### [SOURCE EXTRACT]

■ ■ ■ ■

(Text) Annotation Tools

(Text) Annotation Tools for Convenience

BRAT– brat is a web-based tool for text annotation; that is, for adding notes to existing text documents. brat is designed in particular for structured annotation, where the notes are not freeform text but have a fixed form that can be automatically processed and interpreted by a computer.

GATE– GATE is over 15 years old and is in active use for all types of computational task involving human language. GATE excels at text analysis of all shapes and sizes. From large corporations to small startups, from €multi-million research consortia to undergraduate projects, our user community is the largest and most diverse of any system of this type, and is spread across all but one of the continents1.

GATE is open source free software; users can obtain free support from the user and developer community via GATE.ac.uk or on a commercial basis from our industrial partners. We are the biggest open source language processing project with a development team more than double the size of the largest comparable projects (many of which are integrated with GATE2). More than €5 million has been invested in GATE development3; our objective is to make sure that this continues to be money well spent for all GATE’s users.

■ ■ ■ ■

(Spatial relationship records)
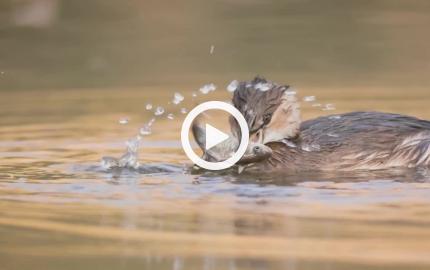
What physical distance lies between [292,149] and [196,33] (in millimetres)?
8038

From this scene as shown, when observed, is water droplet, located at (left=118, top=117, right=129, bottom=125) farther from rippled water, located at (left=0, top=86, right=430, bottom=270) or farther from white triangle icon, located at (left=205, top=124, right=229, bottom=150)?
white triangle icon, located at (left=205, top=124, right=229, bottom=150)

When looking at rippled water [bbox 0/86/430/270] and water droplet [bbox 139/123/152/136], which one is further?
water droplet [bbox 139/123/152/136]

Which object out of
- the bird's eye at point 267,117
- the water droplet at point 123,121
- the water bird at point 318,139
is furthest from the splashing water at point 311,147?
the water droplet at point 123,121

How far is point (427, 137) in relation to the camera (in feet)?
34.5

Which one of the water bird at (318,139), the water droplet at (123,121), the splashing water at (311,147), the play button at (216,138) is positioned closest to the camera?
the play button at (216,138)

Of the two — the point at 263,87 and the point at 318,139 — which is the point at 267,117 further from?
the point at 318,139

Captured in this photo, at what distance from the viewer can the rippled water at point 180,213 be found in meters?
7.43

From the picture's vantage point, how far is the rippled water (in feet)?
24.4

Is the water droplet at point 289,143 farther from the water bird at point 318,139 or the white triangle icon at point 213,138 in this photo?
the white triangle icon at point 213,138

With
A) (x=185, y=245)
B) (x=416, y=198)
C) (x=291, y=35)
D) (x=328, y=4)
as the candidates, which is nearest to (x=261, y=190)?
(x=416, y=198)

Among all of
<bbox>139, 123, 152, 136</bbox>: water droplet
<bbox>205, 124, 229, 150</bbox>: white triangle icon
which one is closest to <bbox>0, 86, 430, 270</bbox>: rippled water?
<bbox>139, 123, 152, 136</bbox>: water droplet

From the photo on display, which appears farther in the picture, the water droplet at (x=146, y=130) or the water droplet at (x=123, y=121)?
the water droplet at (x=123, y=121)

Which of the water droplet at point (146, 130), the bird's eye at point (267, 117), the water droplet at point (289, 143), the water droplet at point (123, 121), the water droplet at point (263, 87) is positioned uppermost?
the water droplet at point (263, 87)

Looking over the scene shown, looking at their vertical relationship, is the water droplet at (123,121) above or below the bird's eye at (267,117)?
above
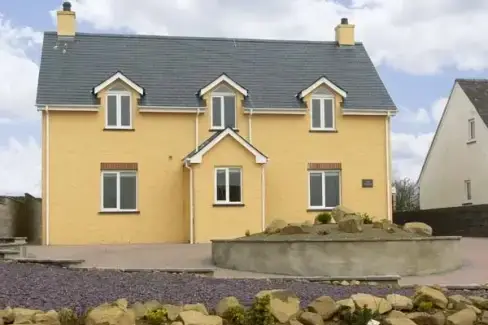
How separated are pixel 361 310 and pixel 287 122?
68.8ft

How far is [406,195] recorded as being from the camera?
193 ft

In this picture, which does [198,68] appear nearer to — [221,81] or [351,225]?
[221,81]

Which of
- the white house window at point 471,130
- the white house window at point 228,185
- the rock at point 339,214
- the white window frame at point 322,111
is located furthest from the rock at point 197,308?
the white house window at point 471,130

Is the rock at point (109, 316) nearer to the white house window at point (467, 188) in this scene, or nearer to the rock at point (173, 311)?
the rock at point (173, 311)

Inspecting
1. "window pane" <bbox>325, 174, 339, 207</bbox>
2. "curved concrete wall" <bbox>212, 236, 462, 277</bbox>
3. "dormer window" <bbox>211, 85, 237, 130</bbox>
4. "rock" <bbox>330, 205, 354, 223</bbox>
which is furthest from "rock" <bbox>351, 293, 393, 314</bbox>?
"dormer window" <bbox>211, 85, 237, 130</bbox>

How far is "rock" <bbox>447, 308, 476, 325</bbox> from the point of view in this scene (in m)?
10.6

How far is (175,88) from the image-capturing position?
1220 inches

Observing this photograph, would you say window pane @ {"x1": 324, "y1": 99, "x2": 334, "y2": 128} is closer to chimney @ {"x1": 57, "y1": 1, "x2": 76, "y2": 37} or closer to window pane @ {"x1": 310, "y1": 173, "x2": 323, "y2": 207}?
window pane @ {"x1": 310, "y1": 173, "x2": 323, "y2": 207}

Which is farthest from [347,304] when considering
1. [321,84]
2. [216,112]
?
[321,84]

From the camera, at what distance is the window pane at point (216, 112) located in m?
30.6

■ ■ ■ ■

### [PROBLEM 1]
According to the text on annotation tools, how much money has been invested in GATE development?
### [PROBLEM 2]
In the records, take the lines from the one containing "Is the rock" through the one containing "1220 inches", and return only those lines with "image-capturing position" swapped for "camera position".

### [CORRECT OUTPUT 1]
More than €5 million.

### [CORRECT OUTPUT 2]
Is the rock at point (109, 316) nearer to the white house window at point (467, 188) in this scene, or nearer to the rock at point (173, 311)?
the rock at point (173, 311)

Inspecting
1. "window pane" <bbox>325, 174, 339, 207</bbox>
2. "curved concrete wall" <bbox>212, 236, 462, 277</bbox>
3. "dormer window" <bbox>211, 85, 237, 130</bbox>
4. "rock" <bbox>330, 205, 354, 223</bbox>
which is furthest from "rock" <bbox>351, 293, 393, 314</bbox>?
"dormer window" <bbox>211, 85, 237, 130</bbox>

How far is "rock" <bbox>447, 308, 476, 325</bbox> from the point of view in this scene (in m)?
10.6

How far is (175,88) from the camera position?
1220 inches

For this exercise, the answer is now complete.